Questo primo capitolo riserva inoltre circa 4,5 miliardi a rafforzare i partenariati fra università, centri di ricerca e imprese con appositi bandi (1,61 miliardi), ma anche a creare nuovi centri di ricerca, o forse sarebbe meglio chiamarli “campioni nazionali” di ricerca e sviluppo su alcuni grandi capitoli di ricerca tecnologica (Key Enabling Technologies),come quantum computing, biopharma, agritech, fintech e altre tecnologie per le transizioni digitale ed ecologica (1,60 miliardi), e infine un’altra posta (1,30 miliardi) volta a creare cosiddetti “leader territoriali in R&S”. La misura, a prima vista non chiarissima, “si concretizza attraverso il finanziamento entro il 2026 di 12 “campioni territoriali di R&S” (esistenti o nuovi) che verranno selezionati sulla base di apposite procedure competitive, con attenzione alla capacità di promuovere progetti di sostenibilità sociale.

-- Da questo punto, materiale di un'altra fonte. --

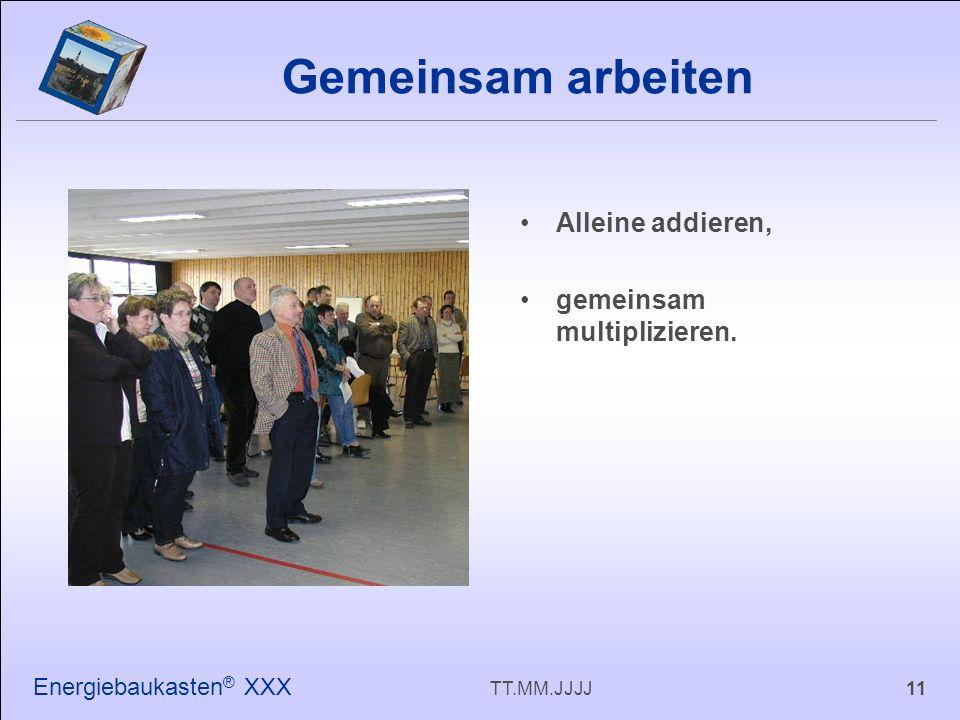 11TT.MM.JJJJ Energiebaukasten ® XXX Alleine addieren, gemeinsam multiplizieren. Gemeinsam arbeiten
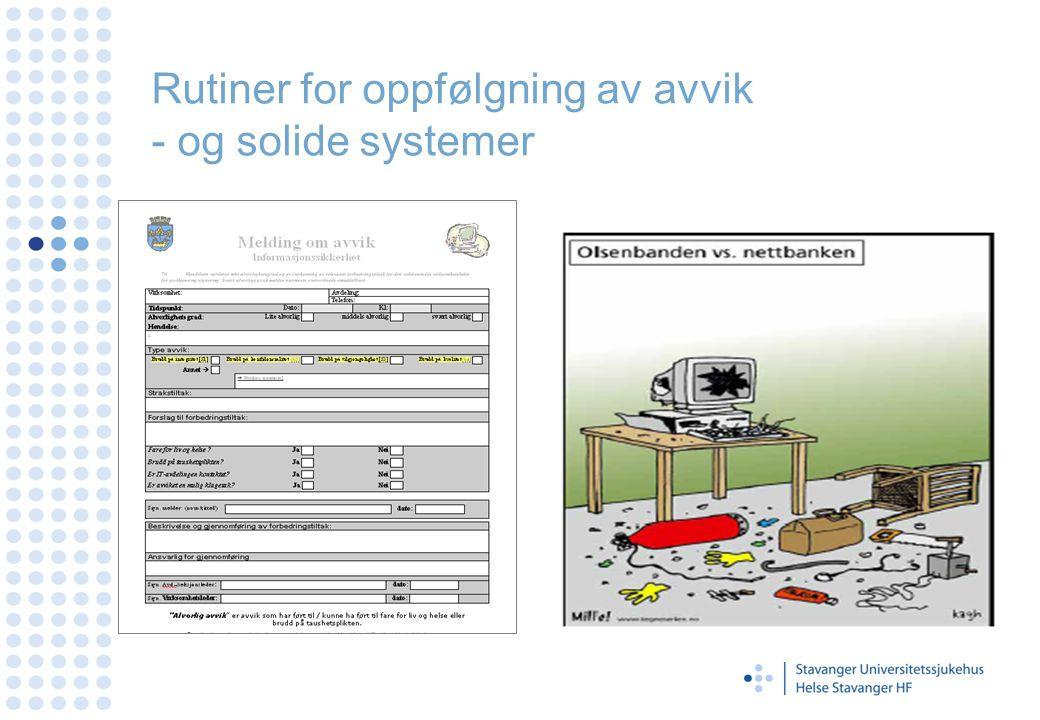 Rutiner for oppfølgning av avvik - og solide systemer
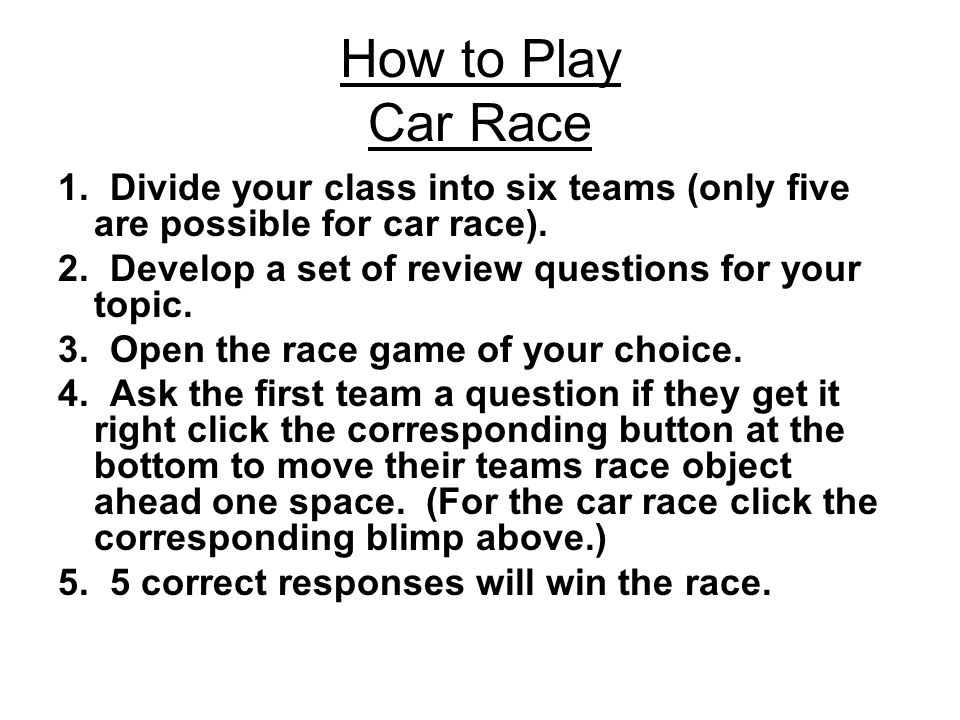 How to Play Car Race 1. Divide your class into six teams (only five are possible for car race).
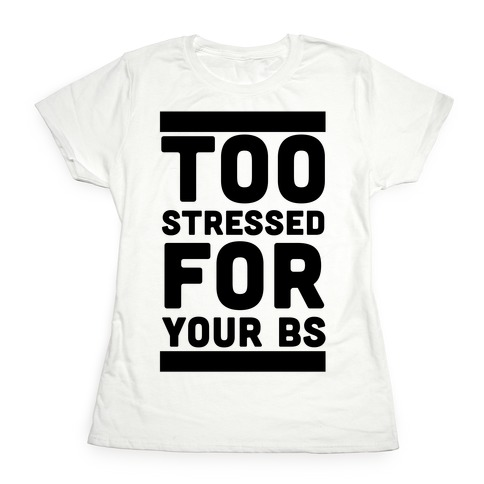 Too Stressed For Your BS Womens T-Shirt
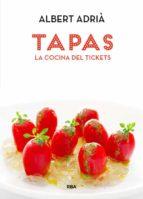 tapas, la cocina del tickets-albert adria-9788490560051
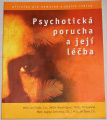 Praško, Bareš, Horáček - Psychotická porucha a její léčba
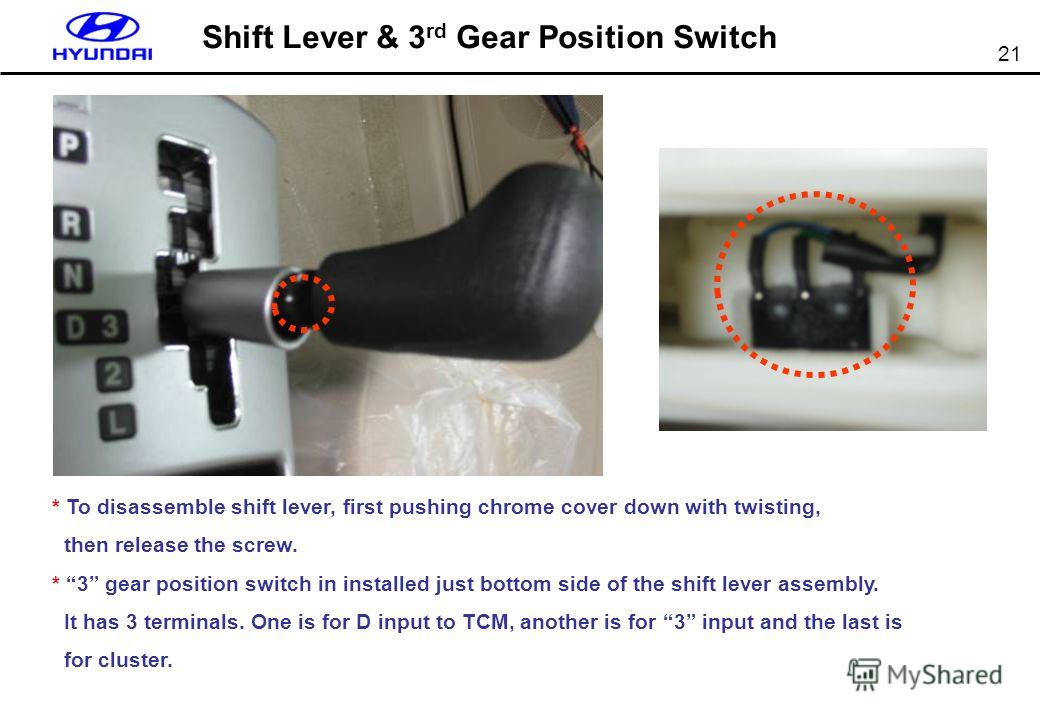 21 Shift Lever & 3 rd Gear Position Switch * To disassemble shift lever, first pushing chrome cover down with twisting, then release the screw. * 3 gear position switch in installed just bottom side of the shift lever assembly. It has 3 terminals. On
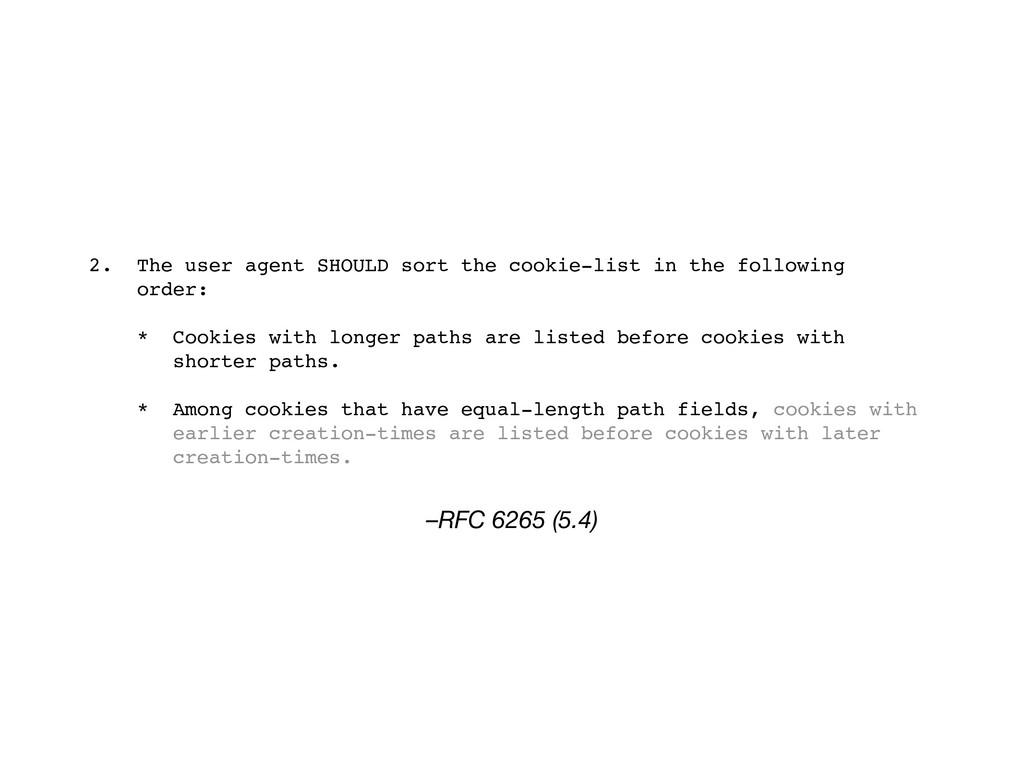 –RFC 6265 (5.4) 2. The user agent SHOULD sort t...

Ogni progetto dovrà presentare in misura significativa i seguenti elementi: “a) attività formative innovative condotte in sinergia dalle Università e dalle imprese e finalizzate a ridurre il mismatch tra competenze richieste dalle imprese e competenze fornite dalle università, nonché dottorati industriali; b) attività di ricerca condotte e/o infrastrutture di ricerca realizzate congiuntamente dalle Università e dalle imprese, in particolare le PMI, operanti sul territorio; c) supporto alle start-up; d) coinvolgimento delle comunità locale sulle tematiche dell’innovazione e della sostenibilità”.



Resta, a conclusione di questa prima parte del finanziamento PNRR sulla ricerca, l’impressione che il Piano voglia creare più massa critica attorno a centri esistenti ma non crearne di nuovi, anche per scantonare l’opposizione che tale ipotesi incontra nel mondo degli EPR, lavorando più che altro nel profilare un po’ meglio le specializzazioni di alcuni centri migliorando al contempo le partnership con università e imprese.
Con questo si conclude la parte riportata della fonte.